◆ Short exercise:
Give back, word for word, every line of the material from the very start up to and including the line with "7.74 metres". Leave the pictures out.

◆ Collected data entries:
— begin —
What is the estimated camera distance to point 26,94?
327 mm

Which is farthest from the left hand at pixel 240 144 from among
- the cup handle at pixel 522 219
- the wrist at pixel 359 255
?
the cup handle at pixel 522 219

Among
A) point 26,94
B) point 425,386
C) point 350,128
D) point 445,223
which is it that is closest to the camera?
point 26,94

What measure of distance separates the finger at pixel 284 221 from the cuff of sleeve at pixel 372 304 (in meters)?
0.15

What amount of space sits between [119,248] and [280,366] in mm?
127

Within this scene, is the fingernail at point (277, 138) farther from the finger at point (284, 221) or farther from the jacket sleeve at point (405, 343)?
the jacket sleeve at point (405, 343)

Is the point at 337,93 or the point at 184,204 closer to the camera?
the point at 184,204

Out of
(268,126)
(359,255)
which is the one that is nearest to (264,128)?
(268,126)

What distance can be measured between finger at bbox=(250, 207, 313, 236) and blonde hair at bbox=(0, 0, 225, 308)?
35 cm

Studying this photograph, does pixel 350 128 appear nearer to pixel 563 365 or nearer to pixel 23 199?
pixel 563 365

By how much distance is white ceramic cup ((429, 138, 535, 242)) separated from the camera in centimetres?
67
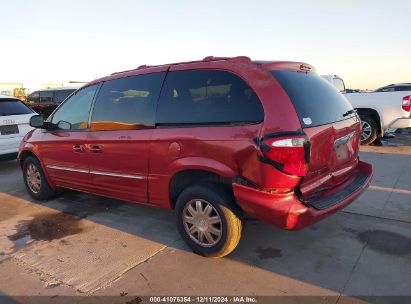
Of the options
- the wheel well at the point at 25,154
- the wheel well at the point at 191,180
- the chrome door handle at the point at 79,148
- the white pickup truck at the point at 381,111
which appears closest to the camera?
the wheel well at the point at 191,180

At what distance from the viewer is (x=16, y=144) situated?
7.74 metres

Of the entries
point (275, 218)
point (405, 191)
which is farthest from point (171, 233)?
point (405, 191)

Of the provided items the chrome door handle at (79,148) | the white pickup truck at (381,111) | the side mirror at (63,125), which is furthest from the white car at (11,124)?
the white pickup truck at (381,111)

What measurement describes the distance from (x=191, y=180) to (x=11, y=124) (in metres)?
5.64

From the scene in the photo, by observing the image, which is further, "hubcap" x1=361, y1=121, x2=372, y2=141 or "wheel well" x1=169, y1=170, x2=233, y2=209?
"hubcap" x1=361, y1=121, x2=372, y2=141

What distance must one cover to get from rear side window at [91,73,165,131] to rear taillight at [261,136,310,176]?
55.5 inches

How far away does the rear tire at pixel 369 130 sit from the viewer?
9586 millimetres

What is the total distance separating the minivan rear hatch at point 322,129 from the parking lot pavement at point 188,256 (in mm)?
675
— end —
◆ Full output:
What is the estimated camera distance to point 26,94?
327 mm

Which is farthest from the left hand at pixel 240 144 from among
- the cup handle at pixel 522 219
- the wrist at pixel 359 255
?
the cup handle at pixel 522 219

Among
A) point 26,94
B) point 425,386
C) point 350,128
D) point 445,223
which is it that is closest to the camera?
point 26,94

What measure of distance separates the finger at pixel 284 221 from the cuff of sleeve at pixel 372 304 (in meters)?
0.15

What amount of space sits between [119,248] and [280,366] in mm?
127

Within this scene, is the fingernail at point (277, 138) farther from the finger at point (284, 221) or farther from the jacket sleeve at point (405, 343)?
the jacket sleeve at point (405, 343)

Is the point at 337,93 or the point at 184,204 closer to the camera?
the point at 184,204

Out of
(268,126)
(359,255)
which is the one that is nearest to (264,128)?
(268,126)

What distance can be measured between finger at bbox=(250, 207, 313, 236) and blonde hair at bbox=(0, 0, 225, 308)?
35 cm

Studying this photograph, does pixel 350 128 appear nearer to pixel 563 365 or nearer to pixel 23 199?
pixel 563 365

By how much distance is white ceramic cup ((429, 138, 535, 242)) separated from the camera in centimetres?
67
Of the options
- the wheel well at the point at 25,154
- the wheel well at the point at 191,180
- the chrome door handle at the point at 79,148
- the white pickup truck at the point at 381,111
which appears closest to the camera?
the wheel well at the point at 191,180

At what distance from the viewer is (x=16, y=144) situated?
7.74 metres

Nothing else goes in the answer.